O lugar onde se colocam as frutas, os legumes, a manteiga salgada, para manter tudo fresco, lá dentro... Havia um lugar assim... escuro e frio, acho que era assim... escuro e frio... acho que era assim uma despensa, é isso mesmo. Esta é a palavra. Para pôr a salvo as provisões de guerra.
As primeiras plantas que nasceram aqui são as que estão no parapeito das janelas da entrada. É o gerânio-rosa vindo do sul da Espanha. Aromático como o Oriente.
Nesta casa nunca se jogam as flores fora. É um hábito, não uma regra. Nunca, mesmo quando estão mortas, elas sempre ficam onde estão. Existem pétalas de rosas que estão no mesmo lugar há quarenta anos, na mesma jarra. Estão ainda bem rosadas. Secas e Rosas.
O problema, o ano todo, é o crepúsculo. Tanto no verão quanto no inverno.
Há o primeiro crepúsculo, aquele do verão, e não é preciso iluminar o interior da casa.
Depois há o verdadeiro, o crepúsculo do inverno. Às vezes, fecho os postigos das janelas para não ver isso. Há também as cadeiras, elas são arrumadas para o verão. É no terraço que se costuma ficar no verão. Ali converso com os amigos que vêm durante o dia. Pra isso, muitas vezes: conversar.
Sempre é triste, mas não trágico, o inverno, a vida, a injustiça. O horror absoluto de uma certa manhã.
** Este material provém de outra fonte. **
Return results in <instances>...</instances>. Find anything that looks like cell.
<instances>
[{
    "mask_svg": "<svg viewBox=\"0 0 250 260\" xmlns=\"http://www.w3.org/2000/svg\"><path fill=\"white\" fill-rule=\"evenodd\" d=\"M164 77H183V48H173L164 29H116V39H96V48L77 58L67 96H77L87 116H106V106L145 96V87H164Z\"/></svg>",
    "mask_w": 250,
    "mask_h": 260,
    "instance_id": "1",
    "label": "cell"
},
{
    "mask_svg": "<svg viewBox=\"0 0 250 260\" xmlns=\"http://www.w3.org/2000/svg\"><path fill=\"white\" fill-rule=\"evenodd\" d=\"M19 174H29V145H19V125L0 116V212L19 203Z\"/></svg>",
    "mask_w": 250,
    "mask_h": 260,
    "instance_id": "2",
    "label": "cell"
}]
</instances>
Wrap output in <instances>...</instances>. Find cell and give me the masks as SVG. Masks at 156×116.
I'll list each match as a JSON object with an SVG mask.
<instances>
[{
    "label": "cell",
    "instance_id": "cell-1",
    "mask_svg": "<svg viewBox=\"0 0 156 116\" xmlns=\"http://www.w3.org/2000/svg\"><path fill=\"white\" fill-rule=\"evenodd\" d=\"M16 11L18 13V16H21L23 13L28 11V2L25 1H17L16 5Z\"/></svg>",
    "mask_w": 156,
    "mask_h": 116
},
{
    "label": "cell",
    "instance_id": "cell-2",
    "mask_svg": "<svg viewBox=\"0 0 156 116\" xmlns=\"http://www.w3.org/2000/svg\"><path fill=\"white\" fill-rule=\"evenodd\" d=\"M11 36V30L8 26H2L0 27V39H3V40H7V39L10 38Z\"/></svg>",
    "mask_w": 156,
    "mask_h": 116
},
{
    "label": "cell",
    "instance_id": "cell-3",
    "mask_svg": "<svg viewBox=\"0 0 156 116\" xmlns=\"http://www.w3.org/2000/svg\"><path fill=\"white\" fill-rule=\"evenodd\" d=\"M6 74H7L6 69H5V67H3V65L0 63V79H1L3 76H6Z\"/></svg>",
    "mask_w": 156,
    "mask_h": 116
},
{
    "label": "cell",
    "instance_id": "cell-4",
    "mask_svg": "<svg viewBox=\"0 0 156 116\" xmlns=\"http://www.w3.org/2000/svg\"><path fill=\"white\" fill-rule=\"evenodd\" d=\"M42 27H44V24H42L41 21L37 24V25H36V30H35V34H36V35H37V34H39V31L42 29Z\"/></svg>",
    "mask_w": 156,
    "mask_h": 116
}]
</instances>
É apenas isso, triste. Nem com o tempo dá para se acostumar com isso.
O mais difícil, nesta casa, é o temor pela sorte das árvores. Sempre. E cada vez. Cada vez que há tempestade, e há muitas tempestades por aqui, a gente torce pelas árvores, tem medo do que possa acontecer com elas. Não sei mais seus nomes na ponta da língua.
- fragmentos de escrever, de marguerite duras.